Hydraulic hybrid combines diesel engines with hydraulic fuel accumulators that look like elongated cannisters on the bottom of the truck. UPS worked with other third parties to obtain the unique vehicle bodies and drivetrain.
If the prototype performs as we expect, hydraulic hybrid could be adopted not just on UPS delivery routes — but also outside the company in mass-transit and trucking fleets.
As technologies evolve, we are not shy about phasing out older technologies, particularly when vehicles approach end-of-life.
Continual improvements
More than 800 compressed natural gas (CNG) vehicles have served us well since 1989 in places like Canada, Brazil, France and Germany. But newer diesel engines get better fuel efficiency and cost less to run, so they will eventually replace our CNG fleet.
Our rolling laboratory recently passed a key milestone. Since 2000, UPS alternative-fuel vehicles have logged 108 million route miles — enough to circle the Earth more than 4,300 times. And with all the fossil fuel and emissions saved in the process, people are literally breathing just a little easier.
You don’t just need cutting-edge vehicles to protect the environment. Often, environmental benefits happen as by-products when you run your business more efficiently.
Consider the impact of our package-flow initiative — a four-year project launched in 2003 — which is overhauling the way UPS sorts and delivers packages in the United States. Although the program isn’t driven by environmental objectives, the green impact is nevertheless unmistakable.
Simply put, it’s all about the information. More efficient package flow depends on more efficient flow of package information.
Dual benefits
Every time your UPS driver scans a package with one of those handheld, computerized tablets, detailed information is uploaded to the UPS network. As part of our package-flow initiative, we figured out a way to put this information to even better use by building our own sophisticated software programs to model the package data.
You already know about how our software automates the optimal placement of packages in our cars, enabling UPS drivers to quickly deliver the right packages in the right order. But the detailed information about each package entering the UPS network also lets our local operations managers map out the shortest, most efficient delivery routes.
The efficiency effect
Hours before drivers begin their routes, our new software gathers the information about incoming packages and calculates optimal routes, being careful to balance loads among various drivers. This automation has optimized delivery routes, improved delivery accuracy and increased the number of packages delivered per route.
The Efficiency Effect goes well beyond the walls of our company. When package-flow technologies are fully implemented, we expect to reduce the total mileage of our package cars by tens of millions of miles annually.
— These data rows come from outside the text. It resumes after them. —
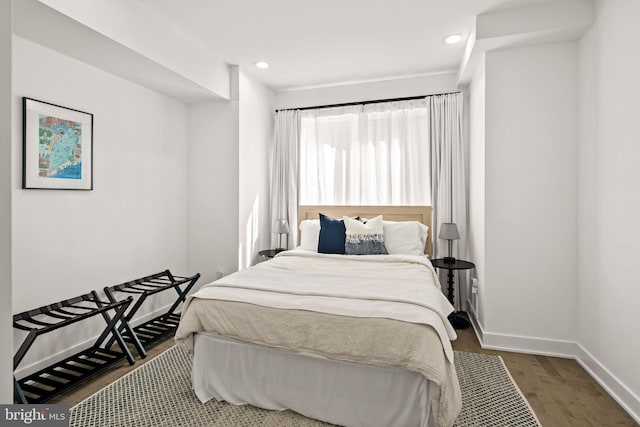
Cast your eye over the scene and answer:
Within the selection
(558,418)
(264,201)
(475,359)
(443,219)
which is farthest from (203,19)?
(558,418)

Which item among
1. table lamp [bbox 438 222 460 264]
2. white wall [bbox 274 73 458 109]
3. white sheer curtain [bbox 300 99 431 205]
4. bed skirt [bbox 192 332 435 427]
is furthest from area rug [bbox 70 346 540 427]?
white wall [bbox 274 73 458 109]

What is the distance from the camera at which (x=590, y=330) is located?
103 inches

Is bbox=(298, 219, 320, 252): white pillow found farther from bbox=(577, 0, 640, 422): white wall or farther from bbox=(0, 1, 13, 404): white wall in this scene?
bbox=(0, 1, 13, 404): white wall

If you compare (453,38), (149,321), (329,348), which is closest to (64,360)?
(149,321)

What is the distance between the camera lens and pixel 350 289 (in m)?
2.26

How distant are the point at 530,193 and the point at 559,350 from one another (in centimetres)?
132

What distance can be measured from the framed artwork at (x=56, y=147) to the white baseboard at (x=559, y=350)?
371 centimetres

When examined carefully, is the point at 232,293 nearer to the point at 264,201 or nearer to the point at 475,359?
the point at 475,359

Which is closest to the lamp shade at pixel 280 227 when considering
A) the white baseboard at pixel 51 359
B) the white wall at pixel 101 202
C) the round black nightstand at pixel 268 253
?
the round black nightstand at pixel 268 253

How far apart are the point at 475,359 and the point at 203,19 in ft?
11.7

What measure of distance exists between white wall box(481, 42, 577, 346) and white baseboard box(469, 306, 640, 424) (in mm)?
25

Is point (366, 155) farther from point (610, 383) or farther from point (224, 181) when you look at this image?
point (610, 383)

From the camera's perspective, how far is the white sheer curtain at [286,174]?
176 inches

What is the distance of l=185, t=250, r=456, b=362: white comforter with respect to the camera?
193 cm
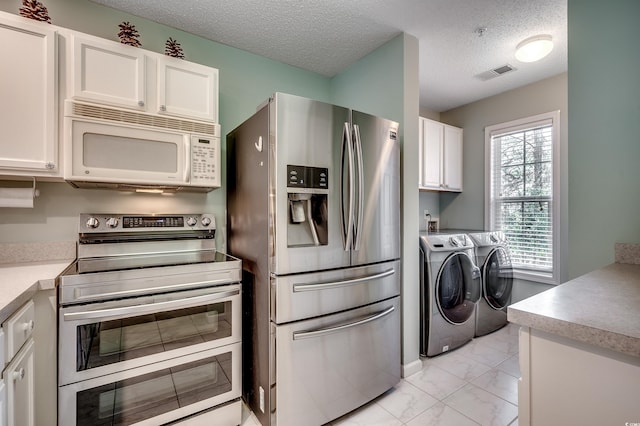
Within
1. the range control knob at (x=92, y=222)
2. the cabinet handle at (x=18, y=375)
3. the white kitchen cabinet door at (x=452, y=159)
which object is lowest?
Answer: the cabinet handle at (x=18, y=375)

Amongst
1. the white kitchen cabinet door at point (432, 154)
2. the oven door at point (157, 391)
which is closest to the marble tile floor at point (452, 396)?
the oven door at point (157, 391)

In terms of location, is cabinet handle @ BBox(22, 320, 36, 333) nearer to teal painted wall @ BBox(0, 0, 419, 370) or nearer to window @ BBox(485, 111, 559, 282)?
teal painted wall @ BBox(0, 0, 419, 370)

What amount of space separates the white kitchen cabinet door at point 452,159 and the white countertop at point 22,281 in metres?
3.64

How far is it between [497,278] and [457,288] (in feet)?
2.35

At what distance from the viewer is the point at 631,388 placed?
2.11ft

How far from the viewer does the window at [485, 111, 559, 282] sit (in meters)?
3.08

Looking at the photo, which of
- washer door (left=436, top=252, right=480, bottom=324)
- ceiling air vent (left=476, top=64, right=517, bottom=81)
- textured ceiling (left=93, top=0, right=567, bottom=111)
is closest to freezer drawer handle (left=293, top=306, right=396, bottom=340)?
washer door (left=436, top=252, right=480, bottom=324)

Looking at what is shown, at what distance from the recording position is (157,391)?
1553mm

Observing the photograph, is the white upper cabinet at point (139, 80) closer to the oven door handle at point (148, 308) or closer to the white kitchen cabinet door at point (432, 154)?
the oven door handle at point (148, 308)

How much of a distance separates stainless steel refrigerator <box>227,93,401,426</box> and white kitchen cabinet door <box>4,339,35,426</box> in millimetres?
987

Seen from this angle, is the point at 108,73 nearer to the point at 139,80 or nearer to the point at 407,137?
the point at 139,80

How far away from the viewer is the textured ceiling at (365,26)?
1928mm

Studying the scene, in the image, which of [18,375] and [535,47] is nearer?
[18,375]

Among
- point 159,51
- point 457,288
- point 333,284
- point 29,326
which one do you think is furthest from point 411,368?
point 159,51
We also expect to save millions of gallons of fuel annually and reduce annual carbon-dioxide emissions by more than 100,000 metric tons. And that’s just in the United States. Other locations in our operations around the globe could be the next to experience the environmental benefits of more efficient deliveries.
A smaller footprint
In other ways both big and small, UPS is working to shrink our environmental footprint. This means reducing the resources we consume as well as cutting the waste associated with our operations.
Methane-powered electricity from human and animal waste isn't the only alternative source of electricity flowing into UPS facilities. Our sorting facility in Palm Springs, California, gets 70% of its power from solar panels.
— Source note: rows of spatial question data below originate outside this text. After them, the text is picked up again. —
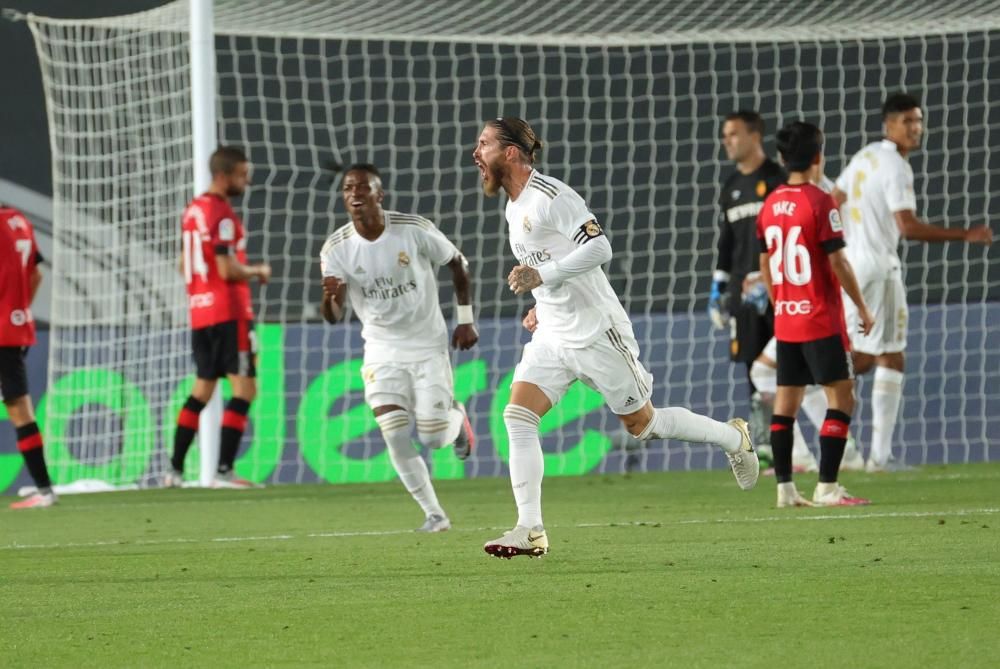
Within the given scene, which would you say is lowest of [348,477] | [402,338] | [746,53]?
[348,477]

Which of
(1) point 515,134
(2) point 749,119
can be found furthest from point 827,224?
(2) point 749,119

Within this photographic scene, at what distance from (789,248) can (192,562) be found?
297 cm

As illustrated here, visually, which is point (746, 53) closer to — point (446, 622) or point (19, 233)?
point (19, 233)

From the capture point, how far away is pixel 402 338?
7.49 metres

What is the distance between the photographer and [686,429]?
634 centimetres

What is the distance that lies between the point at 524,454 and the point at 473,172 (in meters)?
8.17

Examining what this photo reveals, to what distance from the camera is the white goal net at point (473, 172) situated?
11.8m

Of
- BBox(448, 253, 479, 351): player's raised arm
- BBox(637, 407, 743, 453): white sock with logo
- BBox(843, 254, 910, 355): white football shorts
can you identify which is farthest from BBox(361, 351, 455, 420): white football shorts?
BBox(843, 254, 910, 355): white football shorts

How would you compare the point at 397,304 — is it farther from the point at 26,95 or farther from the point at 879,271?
the point at 26,95

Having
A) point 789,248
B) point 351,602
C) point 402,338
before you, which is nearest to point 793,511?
point 789,248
Since its deployment in July 2003, the solar initiative has produced 523,000 kilowatt-hours of energy and reduced carbon-dioxide output by one million pounds.
Other examples
Around the world in recent years, we have replaced the clipboards and paper UPS drivers used to carry with electronic handheld computers. We estimate that this switch from paper has saved more than 5,100 trees in 43 countries.
Since 2000, UPS has also recycled 16.9 million pounds of electronic equipment from our operations, reducing the risk of landfill contaminations.
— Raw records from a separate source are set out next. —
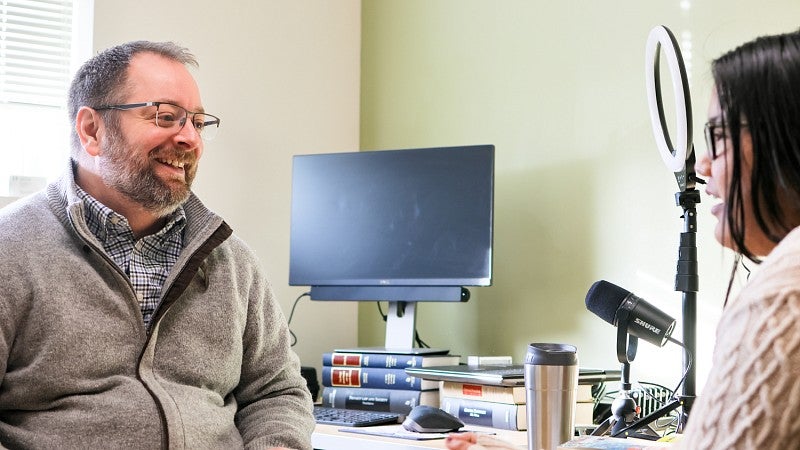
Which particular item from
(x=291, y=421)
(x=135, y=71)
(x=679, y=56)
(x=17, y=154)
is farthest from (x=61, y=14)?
(x=679, y=56)

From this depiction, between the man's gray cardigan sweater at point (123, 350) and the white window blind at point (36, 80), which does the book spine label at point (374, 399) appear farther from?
the white window blind at point (36, 80)

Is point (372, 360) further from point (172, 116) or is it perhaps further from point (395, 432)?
point (172, 116)

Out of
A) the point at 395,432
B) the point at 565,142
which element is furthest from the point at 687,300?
the point at 565,142

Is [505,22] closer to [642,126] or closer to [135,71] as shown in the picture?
[642,126]

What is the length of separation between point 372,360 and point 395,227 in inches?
14.7

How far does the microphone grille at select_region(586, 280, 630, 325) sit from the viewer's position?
1.86 m

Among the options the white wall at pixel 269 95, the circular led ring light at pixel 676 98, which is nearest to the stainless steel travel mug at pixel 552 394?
the circular led ring light at pixel 676 98

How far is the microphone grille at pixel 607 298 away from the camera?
1859mm

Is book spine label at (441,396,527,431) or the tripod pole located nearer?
the tripod pole

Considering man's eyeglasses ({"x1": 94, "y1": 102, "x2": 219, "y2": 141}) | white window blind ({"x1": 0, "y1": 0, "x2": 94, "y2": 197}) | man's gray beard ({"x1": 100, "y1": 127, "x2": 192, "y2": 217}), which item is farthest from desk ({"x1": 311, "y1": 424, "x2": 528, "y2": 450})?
white window blind ({"x1": 0, "y1": 0, "x2": 94, "y2": 197})

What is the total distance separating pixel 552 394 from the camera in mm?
1627

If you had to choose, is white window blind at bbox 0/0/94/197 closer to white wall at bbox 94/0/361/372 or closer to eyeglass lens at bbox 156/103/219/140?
white wall at bbox 94/0/361/372

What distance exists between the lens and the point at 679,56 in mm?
1882

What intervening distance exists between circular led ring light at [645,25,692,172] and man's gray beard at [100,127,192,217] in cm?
98
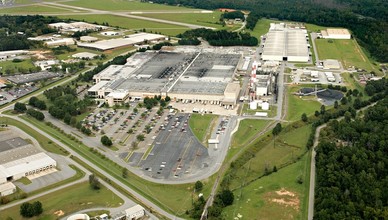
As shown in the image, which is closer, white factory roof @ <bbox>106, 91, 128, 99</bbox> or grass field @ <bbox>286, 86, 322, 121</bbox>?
grass field @ <bbox>286, 86, 322, 121</bbox>

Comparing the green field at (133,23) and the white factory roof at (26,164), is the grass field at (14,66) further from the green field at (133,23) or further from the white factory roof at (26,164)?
the white factory roof at (26,164)

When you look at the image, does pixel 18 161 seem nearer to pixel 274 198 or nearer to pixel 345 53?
pixel 274 198

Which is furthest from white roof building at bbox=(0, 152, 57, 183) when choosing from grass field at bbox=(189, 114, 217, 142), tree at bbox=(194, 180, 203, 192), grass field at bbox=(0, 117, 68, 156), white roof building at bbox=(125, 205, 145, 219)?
grass field at bbox=(189, 114, 217, 142)

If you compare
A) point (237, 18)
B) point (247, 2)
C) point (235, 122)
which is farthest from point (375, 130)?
point (247, 2)

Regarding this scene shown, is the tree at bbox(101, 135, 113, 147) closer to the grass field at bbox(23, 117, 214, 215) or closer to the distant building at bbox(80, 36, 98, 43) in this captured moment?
the grass field at bbox(23, 117, 214, 215)

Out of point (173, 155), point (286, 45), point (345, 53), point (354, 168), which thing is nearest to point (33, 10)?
point (286, 45)

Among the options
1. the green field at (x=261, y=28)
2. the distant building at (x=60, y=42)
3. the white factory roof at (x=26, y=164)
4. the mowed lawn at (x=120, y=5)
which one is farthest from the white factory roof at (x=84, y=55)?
the mowed lawn at (x=120, y=5)

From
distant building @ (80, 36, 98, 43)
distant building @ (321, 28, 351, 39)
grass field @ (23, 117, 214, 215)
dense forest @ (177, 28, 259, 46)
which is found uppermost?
distant building @ (321, 28, 351, 39)

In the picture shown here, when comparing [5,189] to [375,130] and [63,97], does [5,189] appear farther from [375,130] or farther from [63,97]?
[375,130]

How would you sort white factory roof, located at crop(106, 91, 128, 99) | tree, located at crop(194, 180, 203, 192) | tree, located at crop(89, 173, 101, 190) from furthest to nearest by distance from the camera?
white factory roof, located at crop(106, 91, 128, 99) → tree, located at crop(89, 173, 101, 190) → tree, located at crop(194, 180, 203, 192)
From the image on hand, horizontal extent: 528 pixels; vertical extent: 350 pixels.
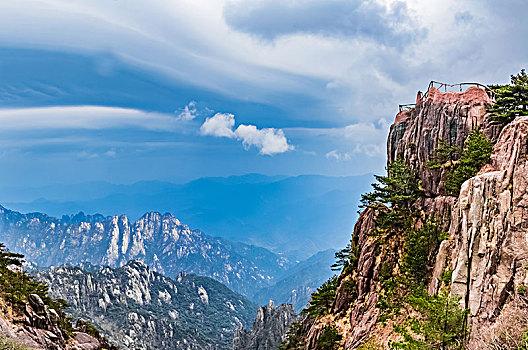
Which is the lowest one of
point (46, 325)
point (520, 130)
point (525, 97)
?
→ point (46, 325)

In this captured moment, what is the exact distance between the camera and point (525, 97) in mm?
35938

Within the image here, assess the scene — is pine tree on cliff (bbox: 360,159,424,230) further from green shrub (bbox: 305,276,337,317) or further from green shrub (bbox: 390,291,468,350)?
green shrub (bbox: 390,291,468,350)

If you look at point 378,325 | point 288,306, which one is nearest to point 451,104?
point 378,325

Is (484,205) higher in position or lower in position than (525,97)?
lower

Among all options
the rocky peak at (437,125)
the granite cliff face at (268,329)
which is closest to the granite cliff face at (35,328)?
the rocky peak at (437,125)

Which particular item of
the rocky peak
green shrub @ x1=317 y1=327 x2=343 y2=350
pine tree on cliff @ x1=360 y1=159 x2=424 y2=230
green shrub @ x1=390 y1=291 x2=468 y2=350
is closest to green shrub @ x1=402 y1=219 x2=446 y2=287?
pine tree on cliff @ x1=360 y1=159 x2=424 y2=230

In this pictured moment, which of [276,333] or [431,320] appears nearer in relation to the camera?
[431,320]

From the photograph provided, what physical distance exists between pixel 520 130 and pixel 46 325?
49.6m

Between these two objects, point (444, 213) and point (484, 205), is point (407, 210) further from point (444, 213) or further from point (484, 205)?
point (484, 205)

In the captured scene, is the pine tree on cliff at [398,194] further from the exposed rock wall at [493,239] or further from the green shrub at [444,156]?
the exposed rock wall at [493,239]

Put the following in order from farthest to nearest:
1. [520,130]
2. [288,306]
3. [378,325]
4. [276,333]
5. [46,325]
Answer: [288,306]
[276,333]
[46,325]
[378,325]
[520,130]

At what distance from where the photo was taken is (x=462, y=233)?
93.6 ft

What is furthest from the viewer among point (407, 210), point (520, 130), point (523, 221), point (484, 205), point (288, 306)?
point (288, 306)

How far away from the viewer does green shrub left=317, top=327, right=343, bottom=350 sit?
39.7 meters
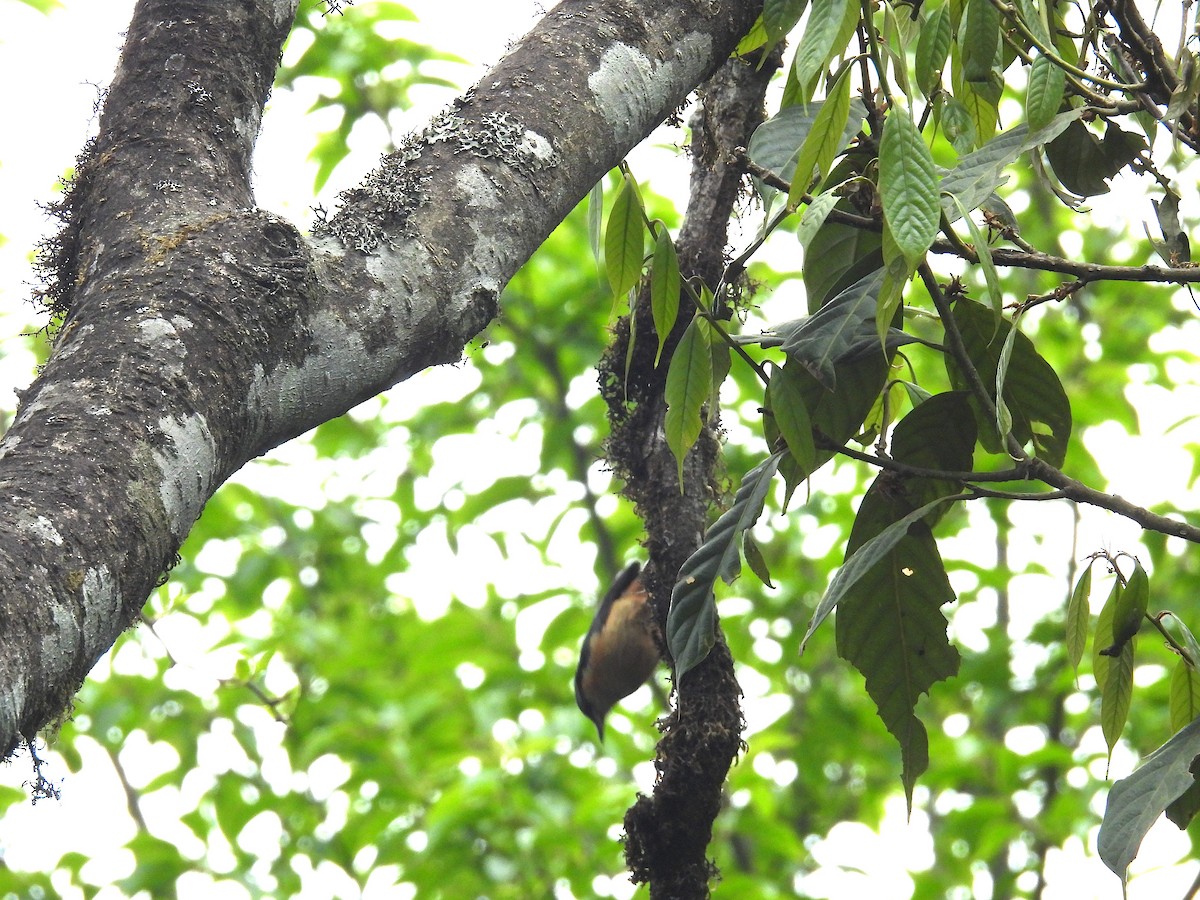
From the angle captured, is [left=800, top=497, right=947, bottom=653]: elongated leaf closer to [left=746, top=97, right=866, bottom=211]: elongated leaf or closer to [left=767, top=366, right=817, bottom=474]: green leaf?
[left=767, top=366, right=817, bottom=474]: green leaf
The simple act of switching from one-use plastic bags to reusable bags in our sorting facilities in the United States and Germany has prevented more than 36,000 tons of plastic from entering landfills in the past decade.
We introduced the industry’s first Reusable Next Day Air envelope in 1998 and have deployed other examples of recycled packaging throughout the company.
Strong measures
There’s only one way to know whether the initiatives we are implementing are really reducing our impact on the environment — and that’s to look at the numbers. At UPS, we have established several Key Performance Indicators (KPIs) to measure and track our progress from year to year.
Since 2002, UPS has tracked a number of KPIs, including:
• Total Ground Fuel Consumption Per Package
• Global Aircraft Emissions
• Water Consumption
• Greenhouse Gas Emissions Footprint
• Number of Reportable Spill Incidents to Federal
or State Agency
• Percent of Air Fleet That Meets Stage IV Noise Reductions
Not only do we measure our environmental performance, we put the results out there for everyone to see. UPS was the first company in our industry to issue an annual Corporate Sustainability Report.
Think of it as an annual report card on corporate citizenship, with environmental progress as one of the three key components of the report. Since we began tracking our environmental impact, we have made significant strides in areas like fuel consumption per package and emissions.
But in our most recent report for the year 2005, our results were mixed. We regressed on some key environmental measures, due in part to our efforts to accelerate delivery times on some of our key ground routes.
Continual reductions
Although we might not always like what they tell us, the numbers are keeping us focused. UPS has a lot more work to do to reduce our impact on the environment. We will continue to analyze what works — which initiatives are effective, economical and measurable — and fix those that don’t.
We certainly have incentive to persevere, given that what’s good for UPS business is also good for the environment. So you can rest assured that Brown will continue to turn green — one step at a time.